KoljaB / RealtimeTTS

Converts text to speech in realtime
1.39k stars 119 forks source link

Adding Google Cloud Text To Speech Engine #97

Open sitatec opened 2 days ago

sitatec commented 2 days ago

Hi @KoljaB, thanks for this amazing repo. Great work 👍🏾, really!

I would like to know if I create an engine and implement the BaseEngine methods and simply generate the audio for every text given to the synthesize method, if it would work?

My goal is to get LLM output chunks and use Google Cloud TTS API (Not the G-Translate) to generate audio in real-time.

KoljaB commented 2 days ago

That should work. Actually not a bad idea to support Google Could TTS as an engine.

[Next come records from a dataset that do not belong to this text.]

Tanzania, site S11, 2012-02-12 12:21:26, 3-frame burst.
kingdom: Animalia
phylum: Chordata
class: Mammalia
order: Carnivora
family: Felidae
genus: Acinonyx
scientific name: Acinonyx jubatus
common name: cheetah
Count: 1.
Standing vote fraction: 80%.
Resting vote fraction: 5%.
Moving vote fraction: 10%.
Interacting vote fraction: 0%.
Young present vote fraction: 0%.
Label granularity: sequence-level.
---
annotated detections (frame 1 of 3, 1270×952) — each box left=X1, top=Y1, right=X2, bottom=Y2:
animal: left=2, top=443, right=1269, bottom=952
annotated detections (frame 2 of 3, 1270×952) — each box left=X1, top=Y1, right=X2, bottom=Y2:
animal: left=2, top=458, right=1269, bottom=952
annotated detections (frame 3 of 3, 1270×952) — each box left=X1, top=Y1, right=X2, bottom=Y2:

You need to put the audio chunks into self.queue like in all other engines. Make sure get_stream_info method returns the information needed about format, number of audio channels and sample rate. Look at gtts_engine.py and system_engine.py, these are quite simple engines that you can take as example.

Ask me if you run into probs. PR would be huge if it's finished ;)

sitatec commented 1 day ago

I will try to implement it and open a PR. I have one more question: I tried before generating 3 sentences separately in Google Cloud Console and download the audios, then merge them. But It was noticeable that they were merged, it wasn't as smooth as if I generated the 3 sentences together. Is your library handling this case to make is sound natural (not concatenated audios)?

KoljaB commented 1 day ago

That depends on what the reason is it does not sound natural. Everything you want to do make it sound "more natural" should be done in synthesize method. For CoquiEngine for example there is silence added between the detected sentences to make it sound more natural.